Extracting localities with stringr-CodePudding

I am trying to extract some phrases (localities) from some strings, and have put several examples below. The function searches the text after this first ref and would go to the first ., but ignoring cases like km., ca. and U.S. (the latter for when it is U.S.A.).

However, the ca within the pattern in the function ends up ignoring the a. in Colombia. in the first example. If I test with Colombie, it works as expected. All the others are working, only the first example doesn't work yet.

library(dplyr)
library(stringr)

places <- tibble(
  text = c(
    "versity Studies No. 19; ref. 1259] Villavicencio, Río Orinoco system, Colombia. Holotype: FMNH 56646 [ex CM 5463]. Paratypes: (6) ",
    "versity Studies No. 19; ref. 1259] Villavicencio, Río Orinoco system, Colombie. Holotype: FMNH 56646 [ex CM 5463]. Paratypes: (6) ",
    "ions No. 457 (art. 17); ref. 2247] Roadside pool, 3 kilometers south of Progreso, Yucatán, southeastern Mexico. Holotype: UMMZ 102144. Paratypes: UMMZ 102145 (3). •Syn",
    "for 2001); ref. 27036] La Sapayera stream, near the bridge km. 2 vía Guadalupe-Florencia, 1°59'27\"N, 75°45'08\"W, afluent of La Viciosa stream, río Suaza system, upper Magdalena, Cachimba trail, Municipality of Guadalupe, Department of Huila, Colombia, elevation 952 meters. Holotype: IUQ 422. Par",
    "); ref. 30495] Rio Iguaçu, ca. 25°43'S, 49°44'W, Serrinha, Paraná, Brazil. Holotype: FMN",
    ". 4 (no. 2) (art. 7); ref. 1261] Corumba, río Otuquis, Ascunción, Paraguay.
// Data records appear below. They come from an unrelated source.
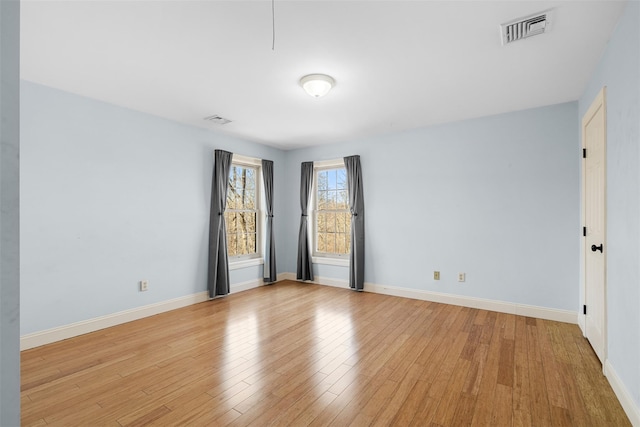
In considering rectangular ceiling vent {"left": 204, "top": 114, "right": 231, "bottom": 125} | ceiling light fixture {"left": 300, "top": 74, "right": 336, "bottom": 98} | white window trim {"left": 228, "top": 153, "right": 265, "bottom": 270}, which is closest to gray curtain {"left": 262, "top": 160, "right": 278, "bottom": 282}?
white window trim {"left": 228, "top": 153, "right": 265, "bottom": 270}

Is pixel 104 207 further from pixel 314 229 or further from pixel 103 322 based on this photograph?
pixel 314 229

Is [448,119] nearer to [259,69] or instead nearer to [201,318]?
[259,69]

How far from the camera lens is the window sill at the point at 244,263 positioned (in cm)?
511

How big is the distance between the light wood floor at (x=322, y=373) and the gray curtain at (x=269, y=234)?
1.76 m

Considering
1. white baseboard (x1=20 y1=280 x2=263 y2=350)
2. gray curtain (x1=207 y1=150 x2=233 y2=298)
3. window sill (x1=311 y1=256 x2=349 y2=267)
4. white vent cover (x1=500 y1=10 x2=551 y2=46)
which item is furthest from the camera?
window sill (x1=311 y1=256 x2=349 y2=267)

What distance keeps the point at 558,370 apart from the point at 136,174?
475 centimetres

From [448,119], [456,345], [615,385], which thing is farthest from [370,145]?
[615,385]

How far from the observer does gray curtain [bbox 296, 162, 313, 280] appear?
577 cm

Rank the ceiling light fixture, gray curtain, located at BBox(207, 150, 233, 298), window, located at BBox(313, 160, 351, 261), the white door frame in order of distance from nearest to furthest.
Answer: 1. the white door frame
2. the ceiling light fixture
3. gray curtain, located at BBox(207, 150, 233, 298)
4. window, located at BBox(313, 160, 351, 261)

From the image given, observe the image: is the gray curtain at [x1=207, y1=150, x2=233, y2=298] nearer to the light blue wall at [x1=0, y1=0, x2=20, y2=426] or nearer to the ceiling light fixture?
the ceiling light fixture

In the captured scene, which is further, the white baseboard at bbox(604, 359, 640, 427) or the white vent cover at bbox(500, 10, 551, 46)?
the white vent cover at bbox(500, 10, 551, 46)

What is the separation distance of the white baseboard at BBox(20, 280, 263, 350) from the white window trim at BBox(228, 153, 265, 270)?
84 centimetres

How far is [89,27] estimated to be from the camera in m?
2.20

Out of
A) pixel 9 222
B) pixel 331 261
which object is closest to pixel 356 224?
pixel 331 261
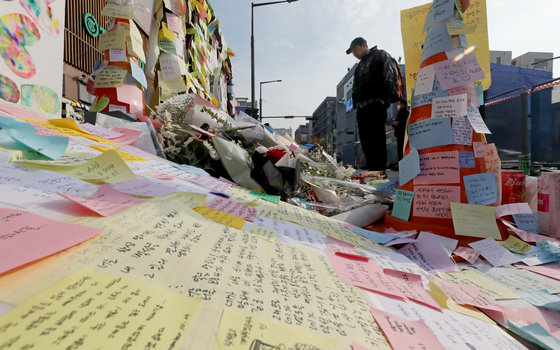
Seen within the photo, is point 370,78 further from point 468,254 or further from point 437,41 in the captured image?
point 468,254

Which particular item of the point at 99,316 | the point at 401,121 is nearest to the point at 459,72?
the point at 99,316

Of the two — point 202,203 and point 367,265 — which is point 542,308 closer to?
point 367,265

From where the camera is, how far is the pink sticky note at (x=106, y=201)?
0.56m

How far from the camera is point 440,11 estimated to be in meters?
1.43

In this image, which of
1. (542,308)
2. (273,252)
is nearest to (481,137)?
(542,308)

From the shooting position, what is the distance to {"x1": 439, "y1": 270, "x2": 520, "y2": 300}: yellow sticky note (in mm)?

Holo",
    "); ref. 14367] Not: Puerto Mexico [Coatzacoalcos], Veracruz State, Isthmus of Tehuantepec, Mexico [probably Panama]. Holotype",
    "hia v. 7; ref. 168] Upper tributaries of Nueces River, Texas, U.S.A. Lectotype: BMNH 1883.12.14.107. Paralectotype"
  )
)


places %>% 
  mutate(
    type_locality = stringr::str_extract(text, "(?<=ref.\\s[:digit:]{1,6}\\]\\s).*?[^\\s(km|ca|U\\.S\\.)\\.](?=\\.\\s)")) %>% 
  relocate(type_locality)
#> # A tibble: 8 x 2
#>   type_locality                                                            text 
#>   <chr>                                                                    <chr>
#> 1 "Villavicencio, Río Orinoco system, Colombia. Holotype: FMNH 56646 [ex ~ "ver~
#> 2 "Villavicencio, Río Orinoco system, Colombie"                            "ver~
#> 3 "Roadside pool, 3 kilometers south of Progreso, Yucatán, southeastern M~ "ion~
#> 4 "La Sapayera stream, near the bridge km. 2 vía Guadalupe-Florencia, 1°5~ "for~
#> 5 "Rio Iguaçu, ca. 25°43'S, 49°44'W, Serrinha, Paraná, Brazil"             "); ~
#> 6 "Corumba, río Otuquis, Ascunción, Paraguay"                              ". 4~
#> 7 "Not: Puerto Mexico [Coatzacoalcos], Veracruz State, Isthmus of Tehuant~ "); ~
#> 8 "Upper tributaries of Nueces River, Texas, U.S.A"                        "hia~

^{Created on 2022-12-19 with reprex v2.0.2}

CodePudding user response：

You can use

stringr::str_extract(text, "(?<=ref\\.\\s[0-9]{1,6}]\\s)(?:\\b(?:km|ca|U\\.S)\\.|.)*?(?=\\.\\s)")

See the regex demo.

Details:

(?<=ref\.\s[0-9]{1,6}]\s) - a positive lookbehind that matches a location that is immediately preceded with ref. whitespace one to six digits ] whitespace
(?:\b(?:km|ca|U\.S)\.|.)*? - zero or more, but as few as possible, whole words km, ca, or U.S a . char, or any char (but a line break char)
(?=\.\s) - a positive lookahead that requires a . char a whitespace immediately to the right of the current location.